THE DISINTEGRATION OF AN IDEAL: Morton Prince, Sigmund Freud, and the extraordinary case of “Christine Beauchamp” (Cabinet Magazine, Fall 2010)

… a young woman of motley Irish descent. Extremely nervous, with different parts of her body incessantly in motion, Fowler betrayed, Prince opined, “the general appearance of an hysteric.” Though it emerged that she was holding down a job as a stenographer while belatedly completing her high school education, and was well regarded by friends for her ideals and conscientiousness, Fowler’s private life was a shambles….

But then she winds up this study—not treatment—and walks into Radcliffe? No longer a head case barely holding down an entry-level gig? Lots of money and connections in the steno game? Okay.

If you’ve been perusing the links, you may have picked up on what I mentioned before: her case has nothing at all to do with demonic possession, but with something else entirely as wiki says:

This case was widely cited as the "prototypical case" of dissociative identity disorder, even into the 1970s.

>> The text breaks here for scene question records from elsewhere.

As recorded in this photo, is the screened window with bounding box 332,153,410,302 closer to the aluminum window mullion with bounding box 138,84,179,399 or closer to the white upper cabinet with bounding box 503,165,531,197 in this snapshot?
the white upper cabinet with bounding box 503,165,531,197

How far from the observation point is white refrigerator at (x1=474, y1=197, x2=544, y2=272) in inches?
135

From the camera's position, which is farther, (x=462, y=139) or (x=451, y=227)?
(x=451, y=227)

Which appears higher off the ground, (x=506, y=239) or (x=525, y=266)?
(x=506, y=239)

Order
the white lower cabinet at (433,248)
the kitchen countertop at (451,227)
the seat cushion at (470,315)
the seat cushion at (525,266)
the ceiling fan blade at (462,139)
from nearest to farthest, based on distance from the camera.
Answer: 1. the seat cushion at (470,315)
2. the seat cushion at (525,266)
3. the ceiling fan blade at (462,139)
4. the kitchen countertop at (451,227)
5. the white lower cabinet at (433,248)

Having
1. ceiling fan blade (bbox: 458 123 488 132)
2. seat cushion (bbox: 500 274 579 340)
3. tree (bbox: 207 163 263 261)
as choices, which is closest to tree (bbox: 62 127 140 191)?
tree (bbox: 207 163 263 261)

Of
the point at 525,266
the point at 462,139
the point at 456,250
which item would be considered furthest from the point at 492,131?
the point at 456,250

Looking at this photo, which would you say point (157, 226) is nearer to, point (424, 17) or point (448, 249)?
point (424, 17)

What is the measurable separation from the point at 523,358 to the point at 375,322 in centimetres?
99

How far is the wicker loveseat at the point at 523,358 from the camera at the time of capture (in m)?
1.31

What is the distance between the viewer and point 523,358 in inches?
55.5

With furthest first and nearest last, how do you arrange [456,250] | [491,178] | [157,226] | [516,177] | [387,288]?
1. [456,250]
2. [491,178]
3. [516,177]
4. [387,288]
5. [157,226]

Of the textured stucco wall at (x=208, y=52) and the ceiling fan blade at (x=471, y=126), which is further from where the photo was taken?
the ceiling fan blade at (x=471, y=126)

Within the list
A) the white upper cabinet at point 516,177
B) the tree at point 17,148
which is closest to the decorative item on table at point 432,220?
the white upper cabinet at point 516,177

The closest to demonry that you get is that Prince called one of the personalities “the Devil”. Don’t hang your hat on that, though, it was only because that alter was “regressive, child-like, and ill-tempered”. The others were “the Saint” and “the Woman”.

But then again, is there some strange, buried connection that we should discuss here?

Many will already be familiar with this, but Satanic Ritual Abuse bears a strong resemblance to MKULTRA-style trauma-based conditioning. Maybe just the outfits and ambience are different, eh? But one of the main features and benefits of trauma-based conditioning is that the mind gets so stressed that, to protect itself, it creates one or more alternate personalities to endure the suffering, artificially creating a condition we now call… dissociative identity disorder.

So there’s the connection, but remember, we drew that connection here. It was nothing any of Them showed us or even hinted at. Mere coincidence, synchromysticism, or some lower-level program at work? IDK. You decide.

Let me end with this horrible little Easter egg I found which wraps it all up: When I first searched for the mysterious Clara Norton Fowler, one of the first results I came up with was Harriet Putnam Fowler. The ages don’t match at all, nor any other details. I skipped past it. Very nearly.

You see, this Fowler was in the same tight circle of Hidden Elites. She was from Danvers, just outside Boston, and married a Putnam, one of the Boston Brahmins. You may have noted in the “Feminists” book that Clara’s husband was an assistant of James Jackson Putnam. Tight little clique, right?

That’s not the horrible part, it’s this: look at the sidebar on Harriet’s page. You’ll see “Spouse: R. C Parker”. OMG. He’s not mentioned in the main text, and you’ll never find out who he was from another source.

But I recognized the family, for sure. If you’ve followed my work, a lot of it lately has been on all the shenanigans the Parkers have gotten up to over the centuries, along with all these other Spook Families. The kicker, if you will, is that the Parkers are also generational Satanists:

Jay Parker | Satanic Ritual Abuse, Entity Invocation, & The Power of Consciousness (The Higherside Chats 12/9/2017)

Jay doesn’t make the connection (so far as I know), but I do. So when I see the name Parker come up in this “Exorcist” mess of… whatever it may be, I think, “Well, at least it makes some sense.”